Pas de rupture, mais une continuité dans l'action. Pour son premier rapport, Adeline Hazan, ancienne maire de Reims nommée contrôleure générale des lieux de privation de liberté (CGLPL) en juillet dernier, s'inscrit dans l'action de son prédécesseur. Elle souhaite en effet poursuivre le travail de Jean-Marie Delarue dans "l'indépendance" vis-à-vis des pouvoirs publics et dans "l'intransigeance et la transparence" de ses constats et recommandations, tout en "créant un nouveau souffle".

Cette année, les recommandations de la CGLPL portent avant tout sur "l'autonomie" des personnes privées de liberté et le traitement de leurs requêtes. Pour établir ce rapport 2014, les contrôleurs se sont rendus dans 137 établissements durant l'année, dont 81%  de visites inopinées, un record. 

• Lutter contre "l'infantilisation et la déresponsabilisation" des détenus.Adeline Hazan constate en effet de "multiples restrictions de liberté dont le sens ou la nécessité n’apparaissaient pas toujours nettement". Elle met en garde sur l'apparente contradiction qu'il peut y avoir entre l'autonomie et l'enfermement et souligne le fait qu'une trop stricte restriction des libertés entraîne a contrario "la multiplication de pratiques clandestines" et une "infantilisation et une déresponsabilisation" des personnes.

Le rapport souligne ainsi la nécessité d'"un assouplissement des règles en faveur d’un renforcement de l’autonomie", ce qui permettrait de "réduire les tensions tout en favorisant l’épanouissement personnel et le respect des droits fondamentaux des personnes privées de liberté". 

• Développer les activités collectives et valorisantes.  Pour améliorer cette autonomie des personnes captives, le rapport insiste sur l'importance pour ces personnes de pouvoir exercer des activités, comme le jardinage "un élément apaisant et valorisant" qui favorise "une appropriation collective de la cour" et d'effectuer les gestes simples du quotidien comme cuisiner ou encore repasser son linge.
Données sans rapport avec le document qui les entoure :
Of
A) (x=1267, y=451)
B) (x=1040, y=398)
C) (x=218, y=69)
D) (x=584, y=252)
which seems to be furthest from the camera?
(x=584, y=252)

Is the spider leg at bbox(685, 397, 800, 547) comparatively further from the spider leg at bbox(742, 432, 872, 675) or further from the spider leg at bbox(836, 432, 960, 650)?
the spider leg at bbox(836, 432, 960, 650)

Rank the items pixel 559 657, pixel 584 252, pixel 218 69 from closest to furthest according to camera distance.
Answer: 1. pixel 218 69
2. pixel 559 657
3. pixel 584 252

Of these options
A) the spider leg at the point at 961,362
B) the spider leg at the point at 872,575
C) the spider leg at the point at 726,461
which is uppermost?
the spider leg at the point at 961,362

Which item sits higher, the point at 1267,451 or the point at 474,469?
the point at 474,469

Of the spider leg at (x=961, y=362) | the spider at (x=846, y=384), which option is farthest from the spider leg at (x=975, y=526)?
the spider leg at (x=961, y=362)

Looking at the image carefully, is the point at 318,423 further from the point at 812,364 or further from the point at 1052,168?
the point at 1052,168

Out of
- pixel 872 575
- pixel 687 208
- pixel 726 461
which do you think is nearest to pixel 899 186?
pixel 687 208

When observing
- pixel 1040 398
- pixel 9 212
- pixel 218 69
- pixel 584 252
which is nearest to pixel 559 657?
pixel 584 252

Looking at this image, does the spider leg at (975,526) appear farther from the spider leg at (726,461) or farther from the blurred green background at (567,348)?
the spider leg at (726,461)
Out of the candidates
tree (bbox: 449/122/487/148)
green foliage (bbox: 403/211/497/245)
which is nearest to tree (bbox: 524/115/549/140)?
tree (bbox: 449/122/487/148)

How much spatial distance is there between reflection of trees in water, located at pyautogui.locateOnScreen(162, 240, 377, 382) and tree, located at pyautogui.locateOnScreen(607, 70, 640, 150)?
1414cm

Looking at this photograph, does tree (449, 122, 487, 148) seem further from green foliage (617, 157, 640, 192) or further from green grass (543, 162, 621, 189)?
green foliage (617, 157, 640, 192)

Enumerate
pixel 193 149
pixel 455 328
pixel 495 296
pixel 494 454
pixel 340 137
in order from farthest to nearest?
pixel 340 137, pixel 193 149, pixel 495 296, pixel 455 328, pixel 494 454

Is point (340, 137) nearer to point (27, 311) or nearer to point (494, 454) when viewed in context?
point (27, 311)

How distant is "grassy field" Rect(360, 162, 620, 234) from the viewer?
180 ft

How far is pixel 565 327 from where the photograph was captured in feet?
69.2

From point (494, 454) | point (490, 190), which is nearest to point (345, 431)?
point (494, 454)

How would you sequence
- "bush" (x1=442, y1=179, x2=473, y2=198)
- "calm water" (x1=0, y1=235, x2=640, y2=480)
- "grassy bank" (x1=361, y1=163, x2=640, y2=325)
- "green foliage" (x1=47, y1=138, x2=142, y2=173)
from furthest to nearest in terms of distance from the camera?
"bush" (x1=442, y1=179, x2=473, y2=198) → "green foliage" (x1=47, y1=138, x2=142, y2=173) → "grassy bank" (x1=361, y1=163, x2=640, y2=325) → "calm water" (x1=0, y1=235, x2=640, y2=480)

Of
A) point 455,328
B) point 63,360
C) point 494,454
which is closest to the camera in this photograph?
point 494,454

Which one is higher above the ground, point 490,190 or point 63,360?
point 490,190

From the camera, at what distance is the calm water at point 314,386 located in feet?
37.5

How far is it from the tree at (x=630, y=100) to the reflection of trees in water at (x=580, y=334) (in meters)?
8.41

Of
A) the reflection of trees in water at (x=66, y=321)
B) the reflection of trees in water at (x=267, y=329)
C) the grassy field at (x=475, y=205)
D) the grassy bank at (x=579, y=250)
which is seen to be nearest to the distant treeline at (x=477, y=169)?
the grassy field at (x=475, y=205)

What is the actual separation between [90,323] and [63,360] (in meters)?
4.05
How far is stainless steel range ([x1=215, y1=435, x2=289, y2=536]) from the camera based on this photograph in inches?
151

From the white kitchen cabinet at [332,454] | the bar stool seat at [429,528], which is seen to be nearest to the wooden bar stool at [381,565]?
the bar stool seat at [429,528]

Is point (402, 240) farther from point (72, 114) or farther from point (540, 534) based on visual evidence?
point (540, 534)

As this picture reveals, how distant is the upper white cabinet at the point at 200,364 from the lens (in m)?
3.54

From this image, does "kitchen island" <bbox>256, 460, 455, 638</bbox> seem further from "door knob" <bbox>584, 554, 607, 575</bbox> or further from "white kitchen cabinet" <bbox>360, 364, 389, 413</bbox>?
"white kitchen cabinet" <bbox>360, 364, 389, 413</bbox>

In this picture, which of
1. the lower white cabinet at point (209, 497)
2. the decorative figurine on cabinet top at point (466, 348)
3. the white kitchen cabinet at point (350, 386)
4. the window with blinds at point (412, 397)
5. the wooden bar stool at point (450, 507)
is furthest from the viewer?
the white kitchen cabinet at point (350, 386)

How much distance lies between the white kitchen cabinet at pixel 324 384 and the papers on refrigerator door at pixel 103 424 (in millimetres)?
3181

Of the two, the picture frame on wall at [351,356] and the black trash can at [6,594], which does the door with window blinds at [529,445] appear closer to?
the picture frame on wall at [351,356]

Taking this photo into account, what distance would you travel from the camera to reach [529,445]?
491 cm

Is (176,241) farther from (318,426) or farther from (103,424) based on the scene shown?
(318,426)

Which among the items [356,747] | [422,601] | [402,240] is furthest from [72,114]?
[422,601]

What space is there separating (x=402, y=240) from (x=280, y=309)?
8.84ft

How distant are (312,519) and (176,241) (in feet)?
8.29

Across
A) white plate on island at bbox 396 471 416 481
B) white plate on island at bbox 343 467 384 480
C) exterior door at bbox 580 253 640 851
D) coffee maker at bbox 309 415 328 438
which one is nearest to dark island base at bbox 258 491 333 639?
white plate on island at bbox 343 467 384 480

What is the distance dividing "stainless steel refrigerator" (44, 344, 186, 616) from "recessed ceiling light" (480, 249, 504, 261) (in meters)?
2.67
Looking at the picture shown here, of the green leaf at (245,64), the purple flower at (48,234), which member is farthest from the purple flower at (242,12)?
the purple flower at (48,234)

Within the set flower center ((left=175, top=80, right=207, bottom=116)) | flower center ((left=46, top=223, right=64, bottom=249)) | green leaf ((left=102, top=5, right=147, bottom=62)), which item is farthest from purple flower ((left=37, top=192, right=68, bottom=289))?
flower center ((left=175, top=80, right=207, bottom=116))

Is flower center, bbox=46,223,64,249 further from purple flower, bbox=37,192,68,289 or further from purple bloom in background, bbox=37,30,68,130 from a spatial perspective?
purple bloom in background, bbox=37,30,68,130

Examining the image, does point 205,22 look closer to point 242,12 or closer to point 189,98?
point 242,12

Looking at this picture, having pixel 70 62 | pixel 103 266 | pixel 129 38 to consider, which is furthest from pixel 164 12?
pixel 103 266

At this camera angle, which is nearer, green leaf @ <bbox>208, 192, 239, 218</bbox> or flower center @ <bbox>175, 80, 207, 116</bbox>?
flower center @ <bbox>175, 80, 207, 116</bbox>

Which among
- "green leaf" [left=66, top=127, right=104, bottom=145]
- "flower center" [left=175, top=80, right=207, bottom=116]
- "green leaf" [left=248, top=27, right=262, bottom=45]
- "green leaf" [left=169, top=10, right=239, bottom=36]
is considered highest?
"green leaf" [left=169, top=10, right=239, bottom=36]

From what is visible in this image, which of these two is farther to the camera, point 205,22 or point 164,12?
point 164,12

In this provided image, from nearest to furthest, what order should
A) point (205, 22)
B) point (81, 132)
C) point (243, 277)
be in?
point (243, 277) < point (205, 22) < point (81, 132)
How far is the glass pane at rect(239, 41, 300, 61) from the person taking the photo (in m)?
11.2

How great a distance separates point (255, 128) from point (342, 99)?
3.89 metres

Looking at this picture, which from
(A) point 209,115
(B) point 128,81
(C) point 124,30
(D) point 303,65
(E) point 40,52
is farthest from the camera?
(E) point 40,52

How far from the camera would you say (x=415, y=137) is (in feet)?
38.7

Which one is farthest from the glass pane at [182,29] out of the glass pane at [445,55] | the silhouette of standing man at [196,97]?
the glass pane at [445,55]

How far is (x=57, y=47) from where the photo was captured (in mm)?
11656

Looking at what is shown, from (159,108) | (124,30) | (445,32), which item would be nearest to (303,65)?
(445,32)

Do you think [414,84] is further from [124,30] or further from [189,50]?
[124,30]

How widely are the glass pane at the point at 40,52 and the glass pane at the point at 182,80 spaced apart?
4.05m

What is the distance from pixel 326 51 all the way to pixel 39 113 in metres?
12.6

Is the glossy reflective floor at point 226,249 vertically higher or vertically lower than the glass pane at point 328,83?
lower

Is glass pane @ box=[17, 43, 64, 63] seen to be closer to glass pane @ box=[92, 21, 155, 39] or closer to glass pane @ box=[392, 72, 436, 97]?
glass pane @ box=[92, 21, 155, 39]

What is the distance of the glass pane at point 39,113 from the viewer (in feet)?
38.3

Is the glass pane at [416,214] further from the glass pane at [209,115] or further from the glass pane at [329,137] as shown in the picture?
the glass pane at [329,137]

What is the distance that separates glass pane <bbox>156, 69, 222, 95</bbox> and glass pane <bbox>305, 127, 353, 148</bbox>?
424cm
Pour cela, la CGLPL recommande le développement d'espaces favorisant "l'émergence d'une vie collective" dans les établissements pénitentiaires ; par exemple des "salles de convivialité" où les détenus pourraient partager un repas ou regarder la télévision ensemble. Le rapport préconise également un "usage, sécurisé et encadré" d'internet, estimant que cet outil est devenu incontournable et la construction en priorité d'unités de vie familiales (UVF) pour que les détenus puissent avoir un droit effectif à la sexualité.

• L'encellulement individuel, une priorité. Inscrit dans le code pénal depuis 1875, le principe d'encellulement individuel est très peu appliqué dans les établissements pénitentiaires, à cause de la surpopulation carcérale. Fin 2014, son application à été reportée à 2022. Mais le rapport de la CGLPL affirme "l'impossibilité de reculer à nouveau" sur cette question sensible.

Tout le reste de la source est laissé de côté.